TASK TO COMPLETE> Repeat the entire listing exactly as written.

## start RECORDS SHOWN

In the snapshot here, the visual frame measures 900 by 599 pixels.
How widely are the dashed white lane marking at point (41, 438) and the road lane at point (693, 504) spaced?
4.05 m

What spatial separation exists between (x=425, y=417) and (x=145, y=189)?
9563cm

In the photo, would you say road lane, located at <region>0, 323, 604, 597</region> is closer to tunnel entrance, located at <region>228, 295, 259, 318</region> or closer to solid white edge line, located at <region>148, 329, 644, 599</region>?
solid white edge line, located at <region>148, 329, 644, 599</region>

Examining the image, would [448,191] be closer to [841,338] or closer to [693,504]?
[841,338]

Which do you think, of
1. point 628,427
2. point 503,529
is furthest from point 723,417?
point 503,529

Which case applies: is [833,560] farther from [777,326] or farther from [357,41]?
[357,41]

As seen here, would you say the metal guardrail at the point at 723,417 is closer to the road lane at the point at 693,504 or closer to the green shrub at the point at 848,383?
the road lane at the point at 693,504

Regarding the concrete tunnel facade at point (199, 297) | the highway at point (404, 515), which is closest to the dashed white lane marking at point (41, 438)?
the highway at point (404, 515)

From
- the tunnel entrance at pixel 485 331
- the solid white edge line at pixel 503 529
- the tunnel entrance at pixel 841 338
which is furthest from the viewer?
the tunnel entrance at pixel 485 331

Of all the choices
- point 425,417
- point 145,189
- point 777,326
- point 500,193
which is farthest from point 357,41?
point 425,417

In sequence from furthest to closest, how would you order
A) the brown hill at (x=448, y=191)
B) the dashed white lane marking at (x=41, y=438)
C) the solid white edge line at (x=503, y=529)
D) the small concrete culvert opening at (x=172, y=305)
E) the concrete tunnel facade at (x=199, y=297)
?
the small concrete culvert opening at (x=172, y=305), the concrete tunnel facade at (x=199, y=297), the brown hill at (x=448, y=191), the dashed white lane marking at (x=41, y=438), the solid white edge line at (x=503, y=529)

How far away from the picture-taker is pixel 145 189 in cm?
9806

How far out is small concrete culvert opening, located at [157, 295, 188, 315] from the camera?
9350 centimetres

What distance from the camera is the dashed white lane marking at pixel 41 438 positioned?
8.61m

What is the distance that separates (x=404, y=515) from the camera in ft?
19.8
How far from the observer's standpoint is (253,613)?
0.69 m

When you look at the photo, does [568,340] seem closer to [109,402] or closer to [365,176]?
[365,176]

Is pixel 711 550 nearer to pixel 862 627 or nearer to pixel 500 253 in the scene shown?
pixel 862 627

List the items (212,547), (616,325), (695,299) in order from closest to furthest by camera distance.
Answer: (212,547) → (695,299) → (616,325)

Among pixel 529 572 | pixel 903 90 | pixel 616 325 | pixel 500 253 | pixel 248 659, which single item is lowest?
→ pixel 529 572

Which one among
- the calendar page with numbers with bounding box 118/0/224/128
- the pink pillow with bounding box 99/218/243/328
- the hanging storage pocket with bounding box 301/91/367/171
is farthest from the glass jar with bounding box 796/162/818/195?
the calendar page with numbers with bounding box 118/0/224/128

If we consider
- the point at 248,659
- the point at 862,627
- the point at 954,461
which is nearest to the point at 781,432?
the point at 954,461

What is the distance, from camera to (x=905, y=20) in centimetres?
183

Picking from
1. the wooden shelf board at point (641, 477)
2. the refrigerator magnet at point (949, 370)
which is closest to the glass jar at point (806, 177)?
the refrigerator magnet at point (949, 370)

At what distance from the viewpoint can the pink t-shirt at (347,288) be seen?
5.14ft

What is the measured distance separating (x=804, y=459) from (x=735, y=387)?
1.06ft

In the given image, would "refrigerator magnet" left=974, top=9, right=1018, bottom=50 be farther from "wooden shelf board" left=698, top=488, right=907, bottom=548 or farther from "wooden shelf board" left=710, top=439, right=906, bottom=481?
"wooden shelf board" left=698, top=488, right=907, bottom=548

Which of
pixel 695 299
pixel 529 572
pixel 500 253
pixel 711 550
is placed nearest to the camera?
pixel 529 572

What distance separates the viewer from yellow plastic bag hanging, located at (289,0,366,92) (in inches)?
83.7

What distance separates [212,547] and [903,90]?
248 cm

## end RECORDS SHOWN

RIGHT ANSWER>
In the snapshot here, the visual frame measures 900 by 599 pixels.
How widely are the dashed white lane marking at point (41, 438) and the road lane at point (693, 504) spaced?
4.05 m

What spatial separation exists between (x=425, y=417) and (x=145, y=189)?
9563cm

In the photo, would you say road lane, located at <region>0, 323, 604, 597</region> is closer to tunnel entrance, located at <region>228, 295, 259, 318</region> or closer to solid white edge line, located at <region>148, 329, 644, 599</region>?
solid white edge line, located at <region>148, 329, 644, 599</region>

Examining the image, would [448,191] be closer to [841,338] or closer to [693,504]?
[841,338]

Which do you think, of
1. point 628,427
2. point 503,529
is furthest from point 723,417?
point 503,529

Which case applies: is [833,560] farther from [777,326] or farther from [357,41]?
[357,41]

As seen here, would you say the metal guardrail at the point at 723,417 is closer to the road lane at the point at 693,504 or closer to the green shrub at the point at 848,383?
the road lane at the point at 693,504

Regarding the concrete tunnel facade at point (199, 297) | the highway at point (404, 515), which is closest to the dashed white lane marking at point (41, 438)?
the highway at point (404, 515)

From
- the tunnel entrance at pixel 485 331
- the solid white edge line at pixel 503 529
- the tunnel entrance at pixel 841 338
which is furthest from the viewer?
the tunnel entrance at pixel 485 331

Of all the choices
- point 425,417
- point 145,189
- point 777,326
- point 500,193
which is farthest from point 357,41?
point 425,417

In sequence from furthest to closest, how would you order
A) the brown hill at (x=448, y=191)
B) the dashed white lane marking at (x=41, y=438)
C) the solid white edge line at (x=503, y=529)
D) the small concrete culvert opening at (x=172, y=305)
E) the concrete tunnel facade at (x=199, y=297)
?
the small concrete culvert opening at (x=172, y=305), the concrete tunnel facade at (x=199, y=297), the brown hill at (x=448, y=191), the dashed white lane marking at (x=41, y=438), the solid white edge line at (x=503, y=529)

How far away from the picture-taker is pixel 145 189 in cm?
9806

How far out is small concrete culvert opening, located at [157, 295, 188, 315] from the camera?
9350 centimetres

What distance from the camera is the dashed white lane marking at pixel 41 438 positioned?
8.61m

What is the distance that separates (x=404, y=515) from the camera in ft?
19.8
How far from the observer's standpoint is (253,613)?
0.69 m

When you look at the photo, does [568,340] seem closer to [109,402] or closer to [365,176]?
[365,176]

Is pixel 711 550 nearer to pixel 862 627 or nearer to pixel 500 253 in the scene shown?
pixel 862 627

List the items (212,547), (616,325), (695,299) in order from closest to furthest by camera distance.
Answer: (212,547) → (695,299) → (616,325)

Among pixel 529 572 | pixel 903 90 | pixel 616 325 | pixel 500 253 | pixel 248 659, which single item is lowest?
→ pixel 529 572

Which one among
- the calendar page with numbers with bounding box 118/0/224/128
- the pink pillow with bounding box 99/218/243/328
- the hanging storage pocket with bounding box 301/91/367/171
is farthest from the glass jar with bounding box 796/162/818/195?
the calendar page with numbers with bounding box 118/0/224/128

If we consider
- the point at 248,659
- the point at 862,627
- the point at 954,461
which is nearest to the point at 781,432?
the point at 954,461

What is the distance, from camera to (x=905, y=20) in centimetres?
183

Picking from
1. the wooden shelf board at point (641, 477)
2. the refrigerator magnet at point (949, 370)
which is closest to the glass jar at point (806, 177)?
the refrigerator magnet at point (949, 370)

At what distance from the viewpoint can the pink t-shirt at (347,288) be seen?
5.14ft

What is the measured distance separating (x=804, y=459) from (x=735, y=387)?
1.06ft

In the given image, would "refrigerator magnet" left=974, top=9, right=1018, bottom=50 be farther from "wooden shelf board" left=698, top=488, right=907, bottom=548 or farther from "wooden shelf board" left=710, top=439, right=906, bottom=481?
"wooden shelf board" left=698, top=488, right=907, bottom=548

Which of
pixel 695 299
pixel 529 572
pixel 500 253
pixel 711 550
is placed nearest to the camera?
pixel 529 572

What distance separates the viewer from yellow plastic bag hanging, located at (289,0,366,92) (in inches)?
83.7

What distance separates [212,547] and [903,90]?
248 cm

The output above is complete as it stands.